**Isi Dokumen**
Kala itu kegiatan yang ia lakukan sehari-hari adalah membantu ayahnya mengambil bahan-bahan untuk pembuatan tas. Sebelum pergi sekolah, ia juga berjualan susu, dan sepulang sekolah ia menjadi montir bengkel motor.  Setelah lulus dari STM, Ronny sebenarnya ingin melanjutkan pendidikannya ke ITENAS. Namun, melihat keadaan ekonomi keluarganya, ia memprioritaskan untuk mendapat pekerjaan dibanding kuliah. Belum sempat melamar kerja, kerabatnya menyarankan untuk meneruskan usaha tas yang dimiliki keluarganya.

Dari sinilah ia bisa mempelajari seluk-beluk pembuatan tas, mulai dari desain hingga bagaimana proses penjahitannya. Ia juga mencoba memasukkan produksi tas keluarganya ini ke Matahari Departemen Store. Walaupun tidak mendapat banyak order-an, ia tetap berusaha mengembangkan usaha keluarganya tersebut. 

Mulai Produksi Tas Sendiri

Tak lama setelah bekerja di toko tas keluarga, Ronny yang memiliki jiwa entrepreneur mencoba membuka toko tasnya sendiri dengan modal kurang dari Rp1 juta. Kala itu, ia menggunakannya untuk membeli dua buah mesin jahit, peralatan jahit, dan beberapa bahan untuk membuat tas. Di tahun 1983-1984, Ronny memulai produksi tasnya sendiri dengan dibantu seorang penjahit bernama Mang Uwon.

**Ringkasan Tugas 1**
Ulangi baris-baris data, mulai dari baris yang memuat "How far is point" sampai baris data terakhir, tanpa menyertakan gambarnya.
**Ringkasan Tugas 2**
Lanjutkan kisah usaha tas Ronny dari bagian terakhirnya.
Kisah usaha tas Ronny dan baris-baris data tidak ada hubungannya satu sama lain.

**Data yang Diberikan**
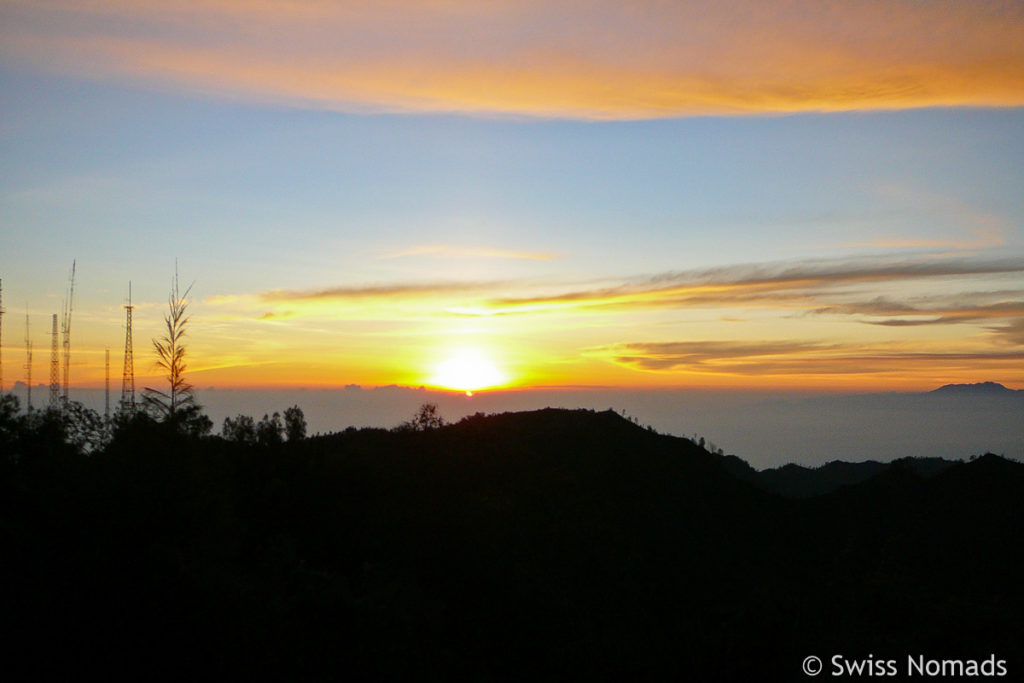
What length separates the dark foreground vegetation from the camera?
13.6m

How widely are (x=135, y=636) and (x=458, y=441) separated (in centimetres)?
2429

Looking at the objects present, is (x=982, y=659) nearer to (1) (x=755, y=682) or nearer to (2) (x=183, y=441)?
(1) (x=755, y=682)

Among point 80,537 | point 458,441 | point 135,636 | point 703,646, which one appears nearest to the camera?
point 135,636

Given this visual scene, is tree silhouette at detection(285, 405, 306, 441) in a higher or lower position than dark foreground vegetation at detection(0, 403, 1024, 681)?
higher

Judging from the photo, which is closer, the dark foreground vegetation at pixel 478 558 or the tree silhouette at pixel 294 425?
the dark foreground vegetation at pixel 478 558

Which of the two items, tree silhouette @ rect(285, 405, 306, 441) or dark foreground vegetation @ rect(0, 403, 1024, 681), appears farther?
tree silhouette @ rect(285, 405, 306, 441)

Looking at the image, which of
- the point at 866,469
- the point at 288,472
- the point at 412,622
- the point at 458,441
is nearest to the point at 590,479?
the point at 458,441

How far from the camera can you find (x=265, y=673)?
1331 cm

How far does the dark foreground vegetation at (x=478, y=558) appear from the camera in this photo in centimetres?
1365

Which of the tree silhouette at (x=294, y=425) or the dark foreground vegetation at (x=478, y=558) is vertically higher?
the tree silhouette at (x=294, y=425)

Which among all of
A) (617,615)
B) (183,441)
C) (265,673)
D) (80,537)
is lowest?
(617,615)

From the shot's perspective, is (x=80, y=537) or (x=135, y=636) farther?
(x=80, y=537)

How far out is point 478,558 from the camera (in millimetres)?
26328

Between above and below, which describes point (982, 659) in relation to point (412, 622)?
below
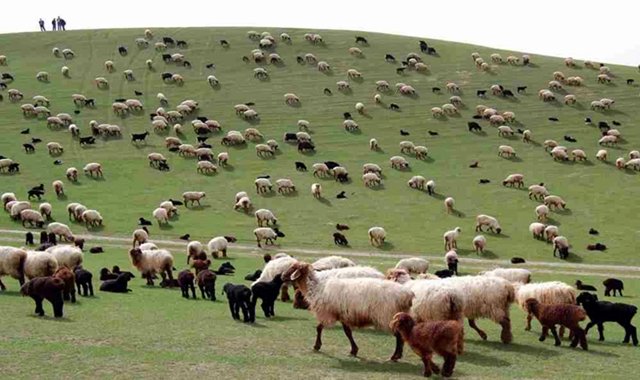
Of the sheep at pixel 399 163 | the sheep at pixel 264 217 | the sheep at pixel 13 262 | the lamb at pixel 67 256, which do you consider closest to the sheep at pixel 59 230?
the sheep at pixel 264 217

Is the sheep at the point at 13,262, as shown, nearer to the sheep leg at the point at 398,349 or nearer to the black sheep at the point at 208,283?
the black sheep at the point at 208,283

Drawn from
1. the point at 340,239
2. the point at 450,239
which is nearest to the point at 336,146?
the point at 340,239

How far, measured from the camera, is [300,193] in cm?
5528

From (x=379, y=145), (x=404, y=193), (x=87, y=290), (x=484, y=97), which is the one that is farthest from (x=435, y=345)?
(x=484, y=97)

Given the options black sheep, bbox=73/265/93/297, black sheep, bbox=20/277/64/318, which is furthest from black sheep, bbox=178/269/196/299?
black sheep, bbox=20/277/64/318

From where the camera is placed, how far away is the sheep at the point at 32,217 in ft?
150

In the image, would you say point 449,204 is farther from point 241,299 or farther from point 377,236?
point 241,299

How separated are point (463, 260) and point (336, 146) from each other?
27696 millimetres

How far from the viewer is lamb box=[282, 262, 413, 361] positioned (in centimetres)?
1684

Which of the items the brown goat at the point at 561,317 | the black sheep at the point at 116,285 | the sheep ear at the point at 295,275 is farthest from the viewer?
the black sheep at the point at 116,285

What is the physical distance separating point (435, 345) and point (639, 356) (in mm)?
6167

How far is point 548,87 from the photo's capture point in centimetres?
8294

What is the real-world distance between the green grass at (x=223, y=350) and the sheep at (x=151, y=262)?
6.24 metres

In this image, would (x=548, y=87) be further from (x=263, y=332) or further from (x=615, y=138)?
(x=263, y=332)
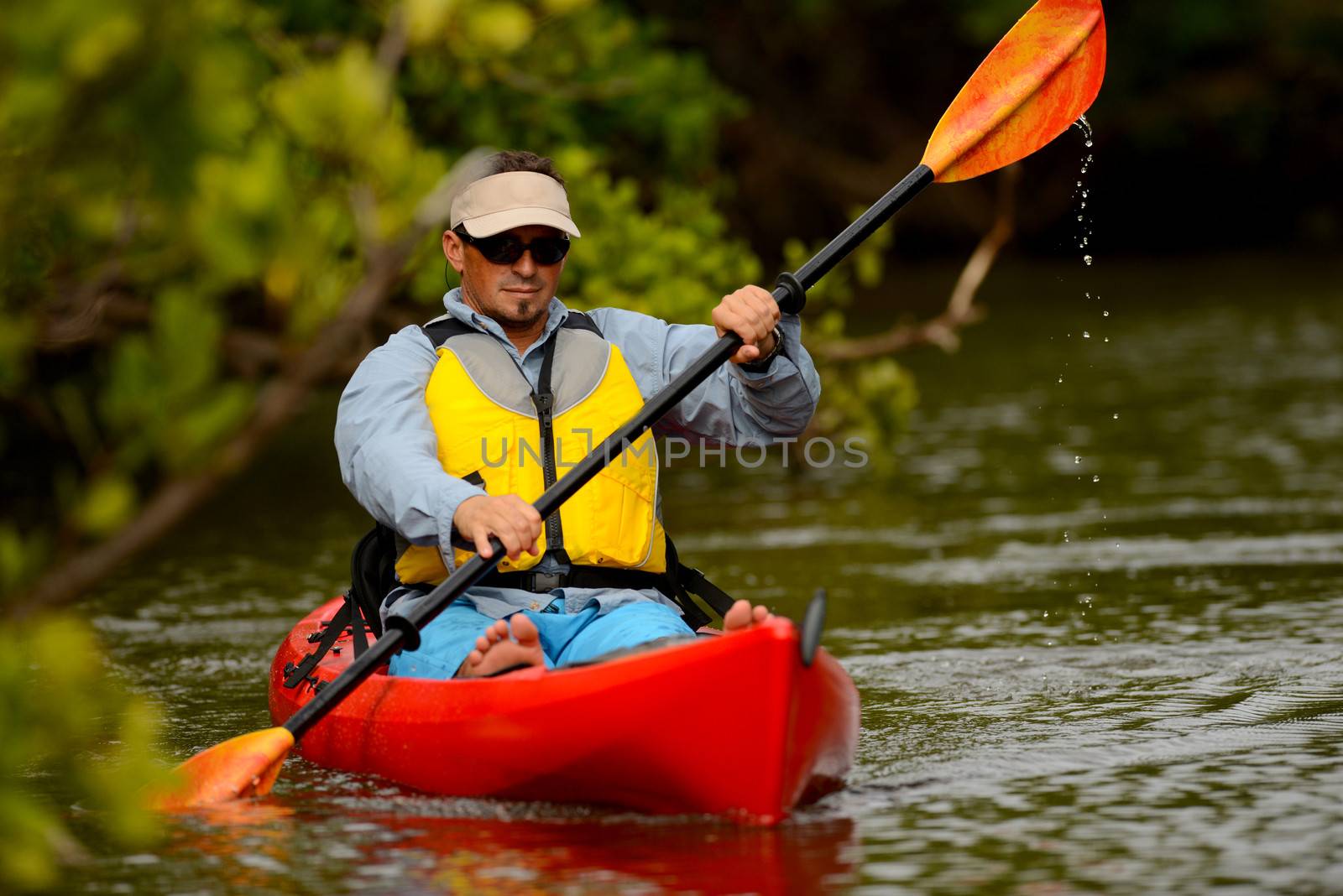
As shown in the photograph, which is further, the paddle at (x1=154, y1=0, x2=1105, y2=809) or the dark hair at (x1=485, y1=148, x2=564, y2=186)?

**Hasil Akhir 1**
How far is point 548,87 from the photo's capture point in centimetres?
8294

What is the real-world distance between the green grass at (x=223, y=350) and the sheep at (x=151, y=262)?
6.24 metres

In this image, would (x=548, y=87) be further from (x=263, y=332) or further from (x=615, y=138)?
(x=263, y=332)
As shown in the photograph, which is further, the paddle at (x1=154, y1=0, x2=1105, y2=809) or the dark hair at (x1=485, y1=148, x2=564, y2=186)?

**Hasil Akhir 2**
Karena pengalaman sebelumnya, Ronny juga ingin memasukkan tas produksinya ini ke Matahari Departemen Store, namun berkali-kali ditolak. Tidak tinggal diam, ia terus berkreasi hingga akhirnya di pengajuan yang ke 13 kalinya. Akhirnya produknya pun diterima, meski waktu itu penjualannya tidak lebih dari Rp300 ribu. Kala itu tas pertama yang ia produksi diberi nama Exxon.

Ekspansi Usaha Hingga Terkena Kasus Copyright

Melihat adanya celah dalam ekspansi bisnis, ia kemudian mulai berkeliling ke daerah-daerah untuk mencari partner yang bersedia menjadi pengecer tas produksinya. Dia berkeliling dari daerah ke kota kemudian kembali ke daerah lainnya untuk mempromosikan produk sekaligus membangun jaringan pemasaran. Walaupun masih dalam tahap awal memulai bisnis tasnya, ia merasa tidak begitu menguasai pengetahuan dunia usaha dan pemasaran sehingga memutuskan untuk menggunakan jasa seorang konsultan.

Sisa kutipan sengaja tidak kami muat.